Apologists for Shariah, the Islamic religious code, in liberal democracies take note. Right-wing Hungarian Prime Minister Viktor Orbán wants to replace liberal democracy with a “modernized version of Christian democracy”. Orban holds liberal democracy responsible for Hungary’s demographic decline and influx of immigrants.
“Christian democracy protects us from migration, defends the borders, supports the traditional family model of one man, one woman, considers the protection of our Christian culture as a natural thing,” he said, speaking on Hungarian radio on May 25.
Orbán was re-elected for a third successive term as prime minister in April on an anti-immigration plank. “We are working on building an old-school Christian democracy, rooted in European traditions…We believe in the importance of the nation and in Hungary we do not want to yield ground to any supranational business or political empire,” he said, according to a Reuters report.
“In Brussels nowadays, there are thousands of paid activists, bureaucrats and politicians working to have migration declared a fundamental human right. Therefore they want to deprive us of the right to decide for ourselves who we let in to the country and who we refuse entry to,” he said.
Our response to this changed world, the Hungarian people’s response, has been to replace the shipwreck of liberal democracy by building 21st-century Christian democracy. This guarantees human dignity, freedom and security, protects equality between men and women and the traditional family model, suppresses anti-Semitism, defends our Christian culture and offers our nation the chance of survival and growth. We are Christian democrats, and we want Christian democracy,” he said.

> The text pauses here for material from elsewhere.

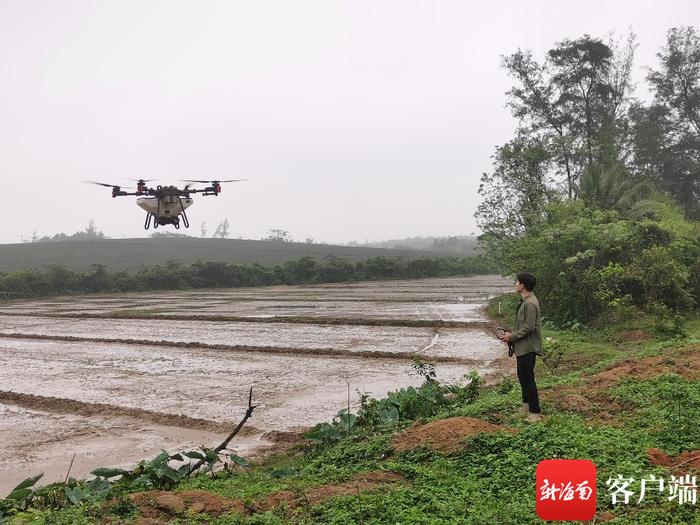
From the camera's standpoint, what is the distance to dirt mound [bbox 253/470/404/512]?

Often called a “dictator” and an “autocrat”, Orbán is known for his promotion of the idea of an “illiberal state”. This is how a Politico article describes it: “Inspired by the alleged successes of illiberal states like Russia, China, Turkey and Singapore, Orbán promises a new order that puts the collective goals of the Hungarian people—including the more than two million of them living in neighboring countries that were once part of the Hungarian Kingdom—ahead of the liberal goal of maximizing individual liberty.”